Una primera parte de música rusa, y una segunda conformada por obras de Liszt (originales, glosas y transcripciones), eran como para tentar a cualquier diletante del piano. Ceder a esa tentación trajo para los asistentes numerosas recompensas sonoras y la confirmación de que Valentina Lisitsa es una pianista muy sólida.
La pianista trabajó refinadamente el rango expresivo de la Segunda sonata de Scriabin, explorando hábilmente un registro emocional que va de lo mórbido a lo decadente, con una dosis justa y atractiva de rubato, así como ricos y variados colores. Acaso, cierto exceso de resonancia (pedal) en algunos pasajes, pero una muy buena exploración del pianismo que Scriabin heredó de sus antecesores inmediatos. Mediante las cinco piezas de Rajmaninov que abordó después, Lisitsa realizó un amplio y bien calibrado trayecto que fue desde el perfil feroz y oscuro del Etude-Tableau Op. 39 No. 6 hasta los discretos españolismos del Preludio Op. 32 No. 12, pasando por las iridiscencias del Preludio Op. 32 No. 5, el lirismo profundo del Preludio Op. 23 No. 5 y la potencia bien regulada y matizada del Preludio Op. 32 No. 10. La pianista ucraniana demostró asimismo gran concentración en el desarrollo rítmico del Preludio Op. 32 No. 12, fraseando y acentuando siempre al servicio de la línea y de la forma.
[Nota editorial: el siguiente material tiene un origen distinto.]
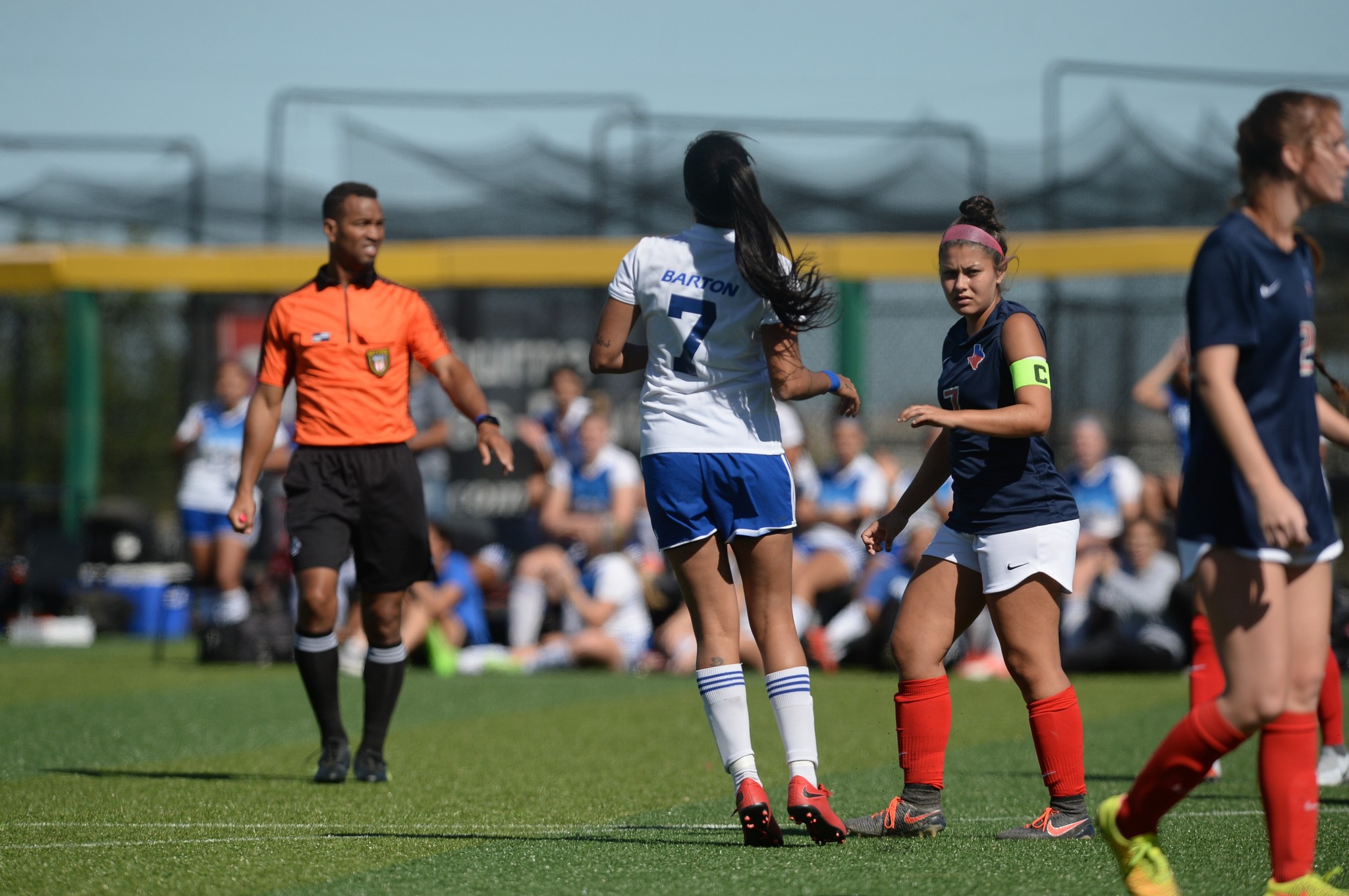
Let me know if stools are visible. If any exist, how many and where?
[154,574,279,651]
La novedad bienvenida en este recital de piano fue la inclusión de la barcarola de Mykola Lysenko, una pieza que sin caer nunca en lo superficial tiene mucho de delicado y transparente, y que en manos de Lisitsa se convirtió en una pieza de mayor alcance que el que suelen tener las barcarolas más convencionales. La primera parte del programa concluyó con la diabólica pieza Islamey, de Balakirev, cuya legendaria complejidad la ha convertido en el ''coco" de numerosos pianistas. Tal dificultad está no sólo en los dedos, sino también en una propuesta armónica que trasciende por mucho el espíritu nacionalista que anima otras partituras de Balakirev, y que fue explorada con soltura por Valentina Lisitsa, quien logró conservar el flujo de la armonía en medio de una pasmosa profusión de pasajes virtuosísticos.
Con el inicio de la segunda parte del recital, fue posible hacer esta consideración: cualquier pianista que incluye en el mismo programa el Islamey, de Balakirev, y la Totentanz, de Liszt, y que toca ambas obras a este sólido nivel, es ciertamente una temeraria aventurera y, a la vez, una ejecutante de ligas mayores. Y si el recital tiene lugar la misma semana que la intérprete prepara y ejecuta dos veces el monumental Segundo concierto de Brahms, el asunto se torna aún mucho más serio.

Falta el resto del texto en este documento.